Mise à l'épreuve de la République, l'Affaire est aussi ce qui l'a consolidée en la démocratisant et en outrepassant les résistances passives de « nombreux antidreyfusards modérés républicains, sincères, soucieux seulement d'ordre et de conservatisme dans la société, dans l'armée »2(*). Le pouvoir civil en sort renforcé, l'institution militaire plus proche de la société - à Rennes, deux officiers généraux votent pour l'acquittement -, la société mieux représentée par l'essor de la presse et des activités associatives, le rôle de la raison, enfin, consolidé dans la vie publique - en sortiront la laïcité, les progrès méthodologiques des sciences sociales, la figure de l'intellectuel (Zola, Clemenceau ou Jaurès).

Il reste que l'Affaire n'a pu être close que par la commission d'une injustice pour Dreyfus, laquelle n'a pas été totalement réparée. Waldeck-Rousseau, devenu président du Conseil après le procès de Rennes et soucieux de consolider le régime républicain en refermant l'Affaire, « imposa à Dreyfus de retirer son pourvoi en révision [...] pour le forcer à paraître accepter le verdict »3(*).
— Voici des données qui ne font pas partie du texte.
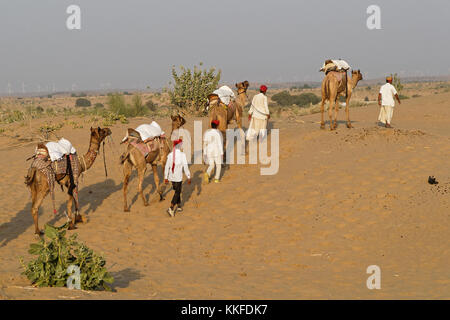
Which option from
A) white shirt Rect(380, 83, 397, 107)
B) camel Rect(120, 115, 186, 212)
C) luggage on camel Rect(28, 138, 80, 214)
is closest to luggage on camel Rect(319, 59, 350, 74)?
white shirt Rect(380, 83, 397, 107)

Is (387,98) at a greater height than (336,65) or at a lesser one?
lesser

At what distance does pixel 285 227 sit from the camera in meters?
10.7

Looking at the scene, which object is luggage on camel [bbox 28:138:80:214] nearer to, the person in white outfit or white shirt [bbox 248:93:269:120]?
the person in white outfit

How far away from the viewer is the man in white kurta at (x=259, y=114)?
16188mm

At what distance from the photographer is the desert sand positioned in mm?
7500

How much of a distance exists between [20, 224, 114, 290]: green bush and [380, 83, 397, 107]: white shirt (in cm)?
1377

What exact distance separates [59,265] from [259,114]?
10.6 meters

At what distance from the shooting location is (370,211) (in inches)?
430

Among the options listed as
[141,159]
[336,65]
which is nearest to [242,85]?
[336,65]

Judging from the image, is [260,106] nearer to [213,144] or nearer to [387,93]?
[213,144]

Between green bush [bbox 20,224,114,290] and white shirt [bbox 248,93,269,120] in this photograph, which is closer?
green bush [bbox 20,224,114,290]

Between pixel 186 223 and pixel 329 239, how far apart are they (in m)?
3.42
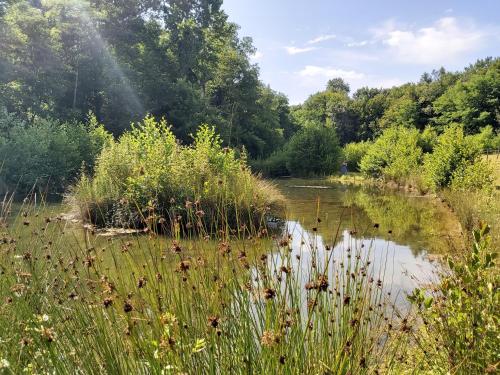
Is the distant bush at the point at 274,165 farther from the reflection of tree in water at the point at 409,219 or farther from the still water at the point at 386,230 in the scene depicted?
the reflection of tree in water at the point at 409,219

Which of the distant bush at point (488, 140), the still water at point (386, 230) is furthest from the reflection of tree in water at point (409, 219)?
the distant bush at point (488, 140)

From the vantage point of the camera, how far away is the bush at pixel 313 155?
97.1ft

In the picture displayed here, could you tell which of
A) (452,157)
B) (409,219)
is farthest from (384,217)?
(452,157)

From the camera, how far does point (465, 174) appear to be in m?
13.3

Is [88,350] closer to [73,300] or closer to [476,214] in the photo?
[73,300]

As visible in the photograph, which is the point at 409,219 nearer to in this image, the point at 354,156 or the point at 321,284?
the point at 321,284

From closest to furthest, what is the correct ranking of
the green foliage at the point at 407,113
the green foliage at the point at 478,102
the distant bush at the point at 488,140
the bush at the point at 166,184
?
the bush at the point at 166,184
the distant bush at the point at 488,140
the green foliage at the point at 478,102
the green foliage at the point at 407,113

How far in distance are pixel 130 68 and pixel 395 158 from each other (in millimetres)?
15100

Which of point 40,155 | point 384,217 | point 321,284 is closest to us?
point 321,284

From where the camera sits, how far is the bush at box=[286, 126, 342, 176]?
97.1 feet

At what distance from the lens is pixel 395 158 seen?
23.1m

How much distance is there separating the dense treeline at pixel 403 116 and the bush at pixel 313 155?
68 mm

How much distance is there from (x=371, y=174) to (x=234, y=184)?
17.3 meters

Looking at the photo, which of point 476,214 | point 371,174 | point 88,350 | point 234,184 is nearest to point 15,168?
point 234,184
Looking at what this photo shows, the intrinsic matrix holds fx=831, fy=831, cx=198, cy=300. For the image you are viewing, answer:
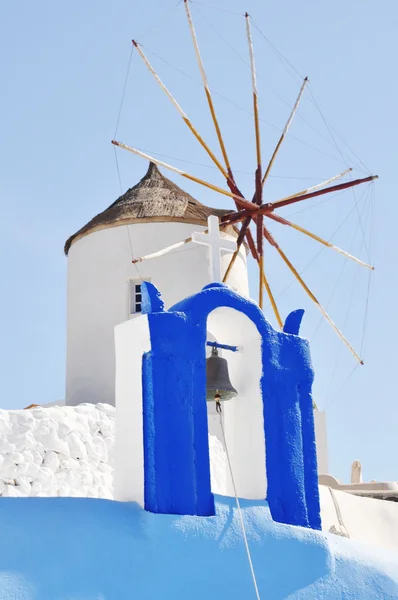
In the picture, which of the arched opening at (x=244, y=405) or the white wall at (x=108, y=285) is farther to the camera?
the white wall at (x=108, y=285)

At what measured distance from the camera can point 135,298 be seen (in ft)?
33.1

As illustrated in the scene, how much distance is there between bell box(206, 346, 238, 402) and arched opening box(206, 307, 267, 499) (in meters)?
0.09

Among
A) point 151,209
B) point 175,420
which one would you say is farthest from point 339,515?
point 151,209

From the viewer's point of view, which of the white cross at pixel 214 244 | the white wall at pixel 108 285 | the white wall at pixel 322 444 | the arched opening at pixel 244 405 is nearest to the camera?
the arched opening at pixel 244 405

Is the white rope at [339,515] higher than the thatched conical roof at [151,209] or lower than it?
lower

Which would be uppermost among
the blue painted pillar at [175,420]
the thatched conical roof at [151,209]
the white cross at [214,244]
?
the thatched conical roof at [151,209]

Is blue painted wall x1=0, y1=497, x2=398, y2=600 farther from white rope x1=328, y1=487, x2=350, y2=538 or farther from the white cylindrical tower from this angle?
the white cylindrical tower

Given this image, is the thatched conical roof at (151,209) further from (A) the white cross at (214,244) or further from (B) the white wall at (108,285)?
(A) the white cross at (214,244)

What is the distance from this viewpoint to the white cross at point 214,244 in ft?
13.8

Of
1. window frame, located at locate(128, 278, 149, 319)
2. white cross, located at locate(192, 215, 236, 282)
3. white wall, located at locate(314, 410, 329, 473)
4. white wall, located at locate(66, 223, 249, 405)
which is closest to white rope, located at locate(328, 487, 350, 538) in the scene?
white wall, located at locate(66, 223, 249, 405)

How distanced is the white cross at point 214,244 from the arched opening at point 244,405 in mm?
233

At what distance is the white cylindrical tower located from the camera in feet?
32.6

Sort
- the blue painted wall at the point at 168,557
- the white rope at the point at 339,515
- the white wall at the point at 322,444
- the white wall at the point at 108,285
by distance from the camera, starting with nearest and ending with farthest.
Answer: the blue painted wall at the point at 168,557 → the white rope at the point at 339,515 → the white wall at the point at 108,285 → the white wall at the point at 322,444

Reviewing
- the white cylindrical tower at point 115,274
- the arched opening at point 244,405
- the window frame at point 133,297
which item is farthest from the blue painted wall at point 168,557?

Cette deuxième injustice est en quelque sorte réparée par la réhabilitation prononcée par la Cour de cassation le 12 juillet 1906, mais elle en fait naître immédiatement une autre : la loi votée le lendemain ne le réintègre qu'au grade de chef d'escadron, soit le grade immédiatement postérieur au sien, sans prendre en compte ses sept années d'emprisonnement pour évaluer celui auquel il aurait pu prétendre. Voyant ses espoirs d'atteindre, à terme, le grade d'officier général anéantis, Alfred Dreyfus demande à contrecoeur sa mise en retraite en juin 1907. Mobilisé en tant qu'officier de réserve en 1914, il est affecté en 1917 au Chemin des Dames et en 1918 à Verdun. Il termine la Première Guerre mondiale au rang de lieutenant-colonel et est élevé au rang d'officier de la Légion d'honneur.

À certains égards, Alfred Dreyfus est davantage qu'une incarnation de l'injustice : en acceptant la grâce qui valait reconnaissance de sa culpabilité, geste extraordinaire qui fait passer l'intérêt supérieur du pays avant le sien propre et avant même l'exigence de justice, puis en ne réclamant jamais rien pour lui-même qui fût susceptible de rouvrir les fractures nationales, il prend figure de victime émissaire, dont le sacrifice conditionne l'unité du collectif. Sous ce rapport, Dreyfus est, s'il est permis de reprendre ici la formule de Jaurès, « l'humanité elle-même »4(*). Comment honorer sa mémoire ? Le restaurer dans ses droits est un minimum.


* 1 Vincent Duclert, L'Affaire Dreyfus, Paris, La Découverte, 2025, 5e édition, p. 51.

* 2 Vincent Duclert, op. cit., p. 88.

* 3 Pierre Vidal-Naquet, cité par Vincent Duclert, op. cit.

* 4 Jean Jaurès, Les preuves, La petite République, 1898.